Russian authorities have now carried their campaign against encrypted communication to its logical endpoint.
On Wednesday afternoon, access to WhatsApp collapsed nationwide after regulators removed the service from the state’s official internet registry, a technical directory that determines how providers route and resolve online traffic.
That act has concrete consequences. Internet service providers rely on Roskomnadzor’s registry to manage lawful routing inside Russia. When a platform is deleted from that system, domain resolution begins to fail and connections break down.
For ordinary users, the app simply stops working.
Until recently, WhatsApp had at least 100M users in Russia. Over the past year, authorities had gradually degraded the service under what were described as “partial restrictions.”
Voice calls have reportedly become unreliable. By December, Russian media reported that WhatsApp traffic speeds had been cut by 70 per cent to 80 per cent. Wednesday’s step represents a far more decisive intervention, pointing to a prolonged or permanent exclusion from Russia’s domestic internet infrastructure.
WhatsApp responded directly: “Today the Russian government has attempted to fully block WhatsApp in an effort to drive users to a state-owned surveillance app. Trying to isolate over 100mn people from private and secure communication is a backwards step and can only lead to less safety for people in Russia.”

The same regulatory tool has already been applied to other Meta platforms. Facebook and Instagram were designated “extremist” and removed from the registry, leaving them largely accessible only through VPN services. YouTube has also experienced visible degradation, according to Russian internet analysts, though it remains uncertain whether it has been fully erased from the directory.
Each of these actions leaves a paper trail. Registry updates, bandwidth throttling orders, and technical directives to providers collectively reconfigure the digital environment without a single dramatic announcement.
The wider agenda behind all of this is likely Max, an app promoted by the Kremlin as the country’s “national messenger.”
Modelled partly on China’s WeChat, Max combines messaging with access to state services.
It does not offer end-to-end encryption, so messages can be read by whoever has access to the servers. The application is owned by VK, Russia’s largest social network, which, these days, is controlled by figures close to President Vladimir Putin.

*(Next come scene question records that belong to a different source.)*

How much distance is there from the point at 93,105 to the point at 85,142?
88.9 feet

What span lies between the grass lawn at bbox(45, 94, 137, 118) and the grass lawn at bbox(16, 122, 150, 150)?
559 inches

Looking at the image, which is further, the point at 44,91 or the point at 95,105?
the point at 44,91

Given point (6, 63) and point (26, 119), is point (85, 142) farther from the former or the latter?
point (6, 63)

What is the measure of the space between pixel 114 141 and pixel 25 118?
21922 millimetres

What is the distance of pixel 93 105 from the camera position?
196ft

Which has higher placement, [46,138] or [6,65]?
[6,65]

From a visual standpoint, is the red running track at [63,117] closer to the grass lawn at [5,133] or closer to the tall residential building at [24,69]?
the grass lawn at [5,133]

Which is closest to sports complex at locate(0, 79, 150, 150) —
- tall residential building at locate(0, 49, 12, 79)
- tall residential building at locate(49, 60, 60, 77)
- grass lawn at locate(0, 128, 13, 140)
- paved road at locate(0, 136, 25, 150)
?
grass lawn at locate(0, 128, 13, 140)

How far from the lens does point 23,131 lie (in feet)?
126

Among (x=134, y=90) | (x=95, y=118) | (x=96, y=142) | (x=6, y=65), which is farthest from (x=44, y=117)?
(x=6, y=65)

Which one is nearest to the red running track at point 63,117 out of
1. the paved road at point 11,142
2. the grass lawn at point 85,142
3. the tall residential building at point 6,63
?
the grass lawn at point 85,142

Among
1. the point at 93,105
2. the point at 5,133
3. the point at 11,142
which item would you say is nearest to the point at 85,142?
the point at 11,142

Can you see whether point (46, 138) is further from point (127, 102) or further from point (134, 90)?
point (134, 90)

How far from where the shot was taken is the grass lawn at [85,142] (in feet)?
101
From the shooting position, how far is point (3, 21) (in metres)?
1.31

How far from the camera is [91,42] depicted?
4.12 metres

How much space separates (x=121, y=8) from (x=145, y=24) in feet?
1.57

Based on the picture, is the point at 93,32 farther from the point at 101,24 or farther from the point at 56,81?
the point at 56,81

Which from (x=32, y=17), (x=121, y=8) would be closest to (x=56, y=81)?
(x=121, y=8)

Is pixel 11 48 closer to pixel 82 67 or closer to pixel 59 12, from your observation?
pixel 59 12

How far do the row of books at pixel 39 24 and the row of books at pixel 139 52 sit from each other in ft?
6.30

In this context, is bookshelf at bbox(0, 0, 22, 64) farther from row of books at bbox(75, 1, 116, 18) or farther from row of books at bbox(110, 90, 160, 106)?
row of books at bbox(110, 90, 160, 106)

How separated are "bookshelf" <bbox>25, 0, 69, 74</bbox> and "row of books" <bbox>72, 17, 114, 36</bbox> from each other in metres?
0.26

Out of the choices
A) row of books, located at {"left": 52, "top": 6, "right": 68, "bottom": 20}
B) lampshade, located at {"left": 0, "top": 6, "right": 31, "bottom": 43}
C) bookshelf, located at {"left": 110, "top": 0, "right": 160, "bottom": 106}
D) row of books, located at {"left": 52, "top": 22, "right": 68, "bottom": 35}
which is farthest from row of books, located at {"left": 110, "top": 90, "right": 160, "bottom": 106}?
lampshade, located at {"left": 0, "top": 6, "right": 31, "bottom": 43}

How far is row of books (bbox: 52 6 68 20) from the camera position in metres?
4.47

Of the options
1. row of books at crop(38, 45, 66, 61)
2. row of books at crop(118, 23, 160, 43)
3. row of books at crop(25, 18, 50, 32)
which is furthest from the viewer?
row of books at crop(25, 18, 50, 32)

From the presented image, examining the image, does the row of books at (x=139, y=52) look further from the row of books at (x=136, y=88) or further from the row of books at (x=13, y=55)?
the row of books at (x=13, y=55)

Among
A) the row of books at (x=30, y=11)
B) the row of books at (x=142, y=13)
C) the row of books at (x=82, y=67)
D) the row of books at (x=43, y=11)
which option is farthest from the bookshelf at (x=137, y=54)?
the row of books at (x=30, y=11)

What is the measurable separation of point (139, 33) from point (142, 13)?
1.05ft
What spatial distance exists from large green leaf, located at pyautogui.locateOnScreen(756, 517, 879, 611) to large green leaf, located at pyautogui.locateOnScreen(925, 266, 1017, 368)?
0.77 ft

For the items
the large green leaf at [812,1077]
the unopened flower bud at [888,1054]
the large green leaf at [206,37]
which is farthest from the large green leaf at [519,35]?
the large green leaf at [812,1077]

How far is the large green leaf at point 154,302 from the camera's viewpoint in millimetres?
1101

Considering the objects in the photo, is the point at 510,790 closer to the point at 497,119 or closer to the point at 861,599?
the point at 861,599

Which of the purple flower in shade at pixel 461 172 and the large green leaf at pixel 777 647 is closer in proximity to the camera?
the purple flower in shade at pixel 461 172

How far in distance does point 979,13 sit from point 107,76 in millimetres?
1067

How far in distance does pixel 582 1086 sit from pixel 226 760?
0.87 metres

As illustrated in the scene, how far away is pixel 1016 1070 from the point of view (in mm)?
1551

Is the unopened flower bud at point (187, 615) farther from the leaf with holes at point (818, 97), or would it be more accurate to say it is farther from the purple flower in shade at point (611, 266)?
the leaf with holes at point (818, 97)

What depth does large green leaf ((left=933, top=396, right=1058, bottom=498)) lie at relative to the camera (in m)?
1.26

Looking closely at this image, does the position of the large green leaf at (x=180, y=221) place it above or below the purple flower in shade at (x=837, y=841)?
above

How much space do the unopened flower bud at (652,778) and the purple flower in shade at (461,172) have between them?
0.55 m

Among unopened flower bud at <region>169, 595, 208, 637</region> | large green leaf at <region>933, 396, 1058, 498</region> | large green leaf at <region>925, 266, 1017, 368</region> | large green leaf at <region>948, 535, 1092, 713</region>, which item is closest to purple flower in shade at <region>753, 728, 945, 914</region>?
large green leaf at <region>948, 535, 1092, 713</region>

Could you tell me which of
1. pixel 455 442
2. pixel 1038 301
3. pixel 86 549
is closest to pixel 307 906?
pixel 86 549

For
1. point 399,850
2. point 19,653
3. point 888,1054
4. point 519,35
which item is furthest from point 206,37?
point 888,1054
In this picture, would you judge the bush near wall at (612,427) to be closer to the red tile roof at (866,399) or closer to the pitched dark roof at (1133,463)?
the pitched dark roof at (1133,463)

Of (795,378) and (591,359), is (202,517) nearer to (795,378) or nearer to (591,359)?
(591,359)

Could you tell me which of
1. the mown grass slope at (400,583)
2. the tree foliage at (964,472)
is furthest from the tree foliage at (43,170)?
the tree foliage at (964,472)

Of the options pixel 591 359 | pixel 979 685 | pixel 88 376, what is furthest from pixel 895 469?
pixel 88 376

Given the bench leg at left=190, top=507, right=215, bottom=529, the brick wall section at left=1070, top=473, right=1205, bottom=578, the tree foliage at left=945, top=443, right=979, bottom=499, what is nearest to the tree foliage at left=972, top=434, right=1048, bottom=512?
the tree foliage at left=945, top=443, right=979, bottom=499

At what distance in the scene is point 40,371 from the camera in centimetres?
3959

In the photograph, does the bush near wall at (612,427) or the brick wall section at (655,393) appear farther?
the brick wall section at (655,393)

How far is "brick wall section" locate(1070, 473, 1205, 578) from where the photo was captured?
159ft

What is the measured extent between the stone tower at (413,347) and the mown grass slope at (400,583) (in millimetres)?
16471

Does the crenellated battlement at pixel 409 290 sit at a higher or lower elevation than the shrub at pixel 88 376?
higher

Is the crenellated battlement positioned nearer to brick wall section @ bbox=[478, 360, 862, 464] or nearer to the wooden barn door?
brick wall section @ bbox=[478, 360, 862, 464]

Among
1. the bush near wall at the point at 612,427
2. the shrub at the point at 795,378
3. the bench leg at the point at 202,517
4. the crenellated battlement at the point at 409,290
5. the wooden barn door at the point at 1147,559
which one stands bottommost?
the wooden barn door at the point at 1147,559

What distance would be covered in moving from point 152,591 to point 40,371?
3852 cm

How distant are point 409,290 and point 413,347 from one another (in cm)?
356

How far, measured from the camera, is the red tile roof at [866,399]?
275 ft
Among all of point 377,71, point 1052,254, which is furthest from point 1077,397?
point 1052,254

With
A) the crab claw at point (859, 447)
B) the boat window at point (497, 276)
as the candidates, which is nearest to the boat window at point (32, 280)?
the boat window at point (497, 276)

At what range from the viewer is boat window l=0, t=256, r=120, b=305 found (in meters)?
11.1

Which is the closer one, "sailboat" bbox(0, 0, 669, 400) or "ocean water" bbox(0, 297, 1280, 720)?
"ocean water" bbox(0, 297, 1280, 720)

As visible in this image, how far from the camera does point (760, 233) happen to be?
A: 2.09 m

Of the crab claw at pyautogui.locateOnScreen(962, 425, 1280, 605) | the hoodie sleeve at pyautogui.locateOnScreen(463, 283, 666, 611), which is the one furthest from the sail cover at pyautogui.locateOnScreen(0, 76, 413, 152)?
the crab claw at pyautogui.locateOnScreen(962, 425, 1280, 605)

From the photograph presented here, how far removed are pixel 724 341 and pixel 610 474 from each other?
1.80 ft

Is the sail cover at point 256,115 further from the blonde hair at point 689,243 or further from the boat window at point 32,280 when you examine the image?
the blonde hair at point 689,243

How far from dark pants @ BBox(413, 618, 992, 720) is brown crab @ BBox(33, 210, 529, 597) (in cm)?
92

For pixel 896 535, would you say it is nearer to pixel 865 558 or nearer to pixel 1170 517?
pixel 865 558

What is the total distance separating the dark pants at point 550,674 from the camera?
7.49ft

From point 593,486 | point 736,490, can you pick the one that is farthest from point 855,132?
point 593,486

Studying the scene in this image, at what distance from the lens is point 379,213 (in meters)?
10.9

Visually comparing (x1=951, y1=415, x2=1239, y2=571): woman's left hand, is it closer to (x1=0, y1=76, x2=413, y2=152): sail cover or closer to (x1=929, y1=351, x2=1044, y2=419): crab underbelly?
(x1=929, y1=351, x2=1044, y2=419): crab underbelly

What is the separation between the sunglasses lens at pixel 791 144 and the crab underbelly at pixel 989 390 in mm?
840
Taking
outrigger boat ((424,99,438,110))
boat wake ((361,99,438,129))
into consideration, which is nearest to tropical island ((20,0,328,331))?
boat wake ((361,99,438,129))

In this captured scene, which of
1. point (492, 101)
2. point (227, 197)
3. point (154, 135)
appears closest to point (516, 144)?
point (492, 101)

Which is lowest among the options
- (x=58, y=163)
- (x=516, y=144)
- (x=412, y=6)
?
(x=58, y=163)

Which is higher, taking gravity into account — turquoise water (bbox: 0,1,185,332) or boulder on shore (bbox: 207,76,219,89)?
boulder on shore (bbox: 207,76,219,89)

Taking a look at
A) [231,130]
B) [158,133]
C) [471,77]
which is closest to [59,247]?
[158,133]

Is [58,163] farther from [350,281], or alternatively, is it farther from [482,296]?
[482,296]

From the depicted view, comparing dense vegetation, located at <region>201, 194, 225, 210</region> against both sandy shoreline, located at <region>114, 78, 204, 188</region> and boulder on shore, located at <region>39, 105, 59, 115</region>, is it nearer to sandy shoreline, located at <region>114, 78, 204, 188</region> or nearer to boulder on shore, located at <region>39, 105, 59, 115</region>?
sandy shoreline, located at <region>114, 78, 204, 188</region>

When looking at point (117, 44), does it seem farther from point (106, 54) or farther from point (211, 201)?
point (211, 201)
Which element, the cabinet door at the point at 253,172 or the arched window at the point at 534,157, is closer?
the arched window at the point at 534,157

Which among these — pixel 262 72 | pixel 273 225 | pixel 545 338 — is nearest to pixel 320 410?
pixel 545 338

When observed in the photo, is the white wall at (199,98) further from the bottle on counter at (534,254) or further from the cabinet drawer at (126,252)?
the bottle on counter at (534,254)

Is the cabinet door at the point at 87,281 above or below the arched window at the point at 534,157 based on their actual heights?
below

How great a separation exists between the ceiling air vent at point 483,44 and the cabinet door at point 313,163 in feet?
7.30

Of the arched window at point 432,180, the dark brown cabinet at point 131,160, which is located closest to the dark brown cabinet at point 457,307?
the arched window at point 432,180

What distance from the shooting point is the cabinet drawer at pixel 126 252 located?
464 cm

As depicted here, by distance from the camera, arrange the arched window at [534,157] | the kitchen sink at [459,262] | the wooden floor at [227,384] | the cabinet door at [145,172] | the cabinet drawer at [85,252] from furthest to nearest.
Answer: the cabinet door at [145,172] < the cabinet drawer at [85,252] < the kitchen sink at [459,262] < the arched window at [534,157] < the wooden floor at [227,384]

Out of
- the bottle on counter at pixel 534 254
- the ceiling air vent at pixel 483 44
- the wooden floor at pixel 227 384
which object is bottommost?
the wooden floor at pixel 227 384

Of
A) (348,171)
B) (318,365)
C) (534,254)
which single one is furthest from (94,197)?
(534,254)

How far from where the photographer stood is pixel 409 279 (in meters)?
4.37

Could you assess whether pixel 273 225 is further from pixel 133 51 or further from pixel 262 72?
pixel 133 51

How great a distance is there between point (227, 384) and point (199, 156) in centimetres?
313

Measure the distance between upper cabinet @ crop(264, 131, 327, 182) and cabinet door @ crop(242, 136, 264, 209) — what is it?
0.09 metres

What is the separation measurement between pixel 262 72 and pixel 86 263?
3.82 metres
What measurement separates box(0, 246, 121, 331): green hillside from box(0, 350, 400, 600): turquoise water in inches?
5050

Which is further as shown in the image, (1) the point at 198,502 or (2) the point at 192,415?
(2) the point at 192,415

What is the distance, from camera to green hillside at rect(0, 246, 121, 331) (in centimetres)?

Official designation last year gave Max privileged status, integrating it into public services and encouraging migration from foreign competitors.
As we reported this week, Telegram, which is more popular in Russia than WhatsApp for news and entertainment, has also faced renewed disruption. Pavel Durov, the Russia-born founder of Telegram, addressed the restrictions in a public message: “restricting citizens’ freedom is never the right answer”.
“Telegram stands for freedom of speech and privacy, no matter the pressure,” he wrote on the messaging service.
The measures form a coherent administrative strategy. By altering registry listings and constraining bandwidth, regulators determine which communication tools remain reliable inside Russia. As encrypted platforms are pushed to the margins, users are channelled toward services embedded within the state’s legal and technical framework.
The consequences extend beyond a single app. When access to private, end-to-end encrypted messaging is curtailed at the infrastructure level, the space for confidential exchange contracts.